The Rack Assignment Algorithm
Addressing all the scenarios discussed above, the rack assignment order for each caliber is:
The rack-length-aligned, straight-loaded chords in the first group are the most independent of the items since each such chord takes up one or more full racks, leaving no extra unused mortars. By assigning them first, the rack assignment algorithm can guarantee that these chords all start flush at the beginning of a rack, and consume exactly the right number of racks. The straight-loaded chains in the first group are not necessarily rack-length aligned, but will never be split over multiple racks unnecessarily, as discussed above. Together, all the chords in the first group are assigned sorted by the criteria: rack-length aligned first, then by module, then by angle, then by pin.
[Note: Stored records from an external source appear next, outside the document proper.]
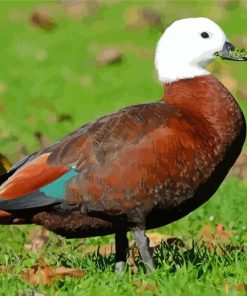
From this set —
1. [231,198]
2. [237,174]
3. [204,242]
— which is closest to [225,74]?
[237,174]

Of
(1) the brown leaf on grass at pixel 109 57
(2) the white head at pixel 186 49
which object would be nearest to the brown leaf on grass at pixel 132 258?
(2) the white head at pixel 186 49

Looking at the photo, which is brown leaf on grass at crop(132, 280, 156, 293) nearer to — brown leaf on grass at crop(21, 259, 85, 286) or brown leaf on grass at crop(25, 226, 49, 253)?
brown leaf on grass at crop(21, 259, 85, 286)

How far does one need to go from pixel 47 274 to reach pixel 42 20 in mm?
10381

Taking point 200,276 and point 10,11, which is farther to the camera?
point 10,11

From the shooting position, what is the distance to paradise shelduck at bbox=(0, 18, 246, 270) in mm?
5949

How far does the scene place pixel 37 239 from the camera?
7637 mm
The cross-loaded and mix-loaded chords of the second group are assigned sorted by the criteria: cross-loaded first, then by module, then by maximum number of shells per rack, then by pin. The mix-loaded chords are never split unnecessarily, as discussed above.
Finally, the remaining straight-loaded chords and individual shells are assigned sorted by module, angle, and pin, as discussed above. These shells may fill in the unused mortars skipped over in the first or second group to avoid splitting chains or mix-loaded chords.
The racks in the initial site layout will be grouped by caliber and sorted left-to-right by angle so none of the racks aim toward each other. In practice, most people have in mind specific groupings for racks. Sometimes people have racks that are pre-arranged in groups of specific numbers or angles of racks. From the perspective of rack positions and groupings, the initial site layout is thus just a starting point. You can reposition the racks in the manual editing phase by selecting them and dragging them into the groups that you want.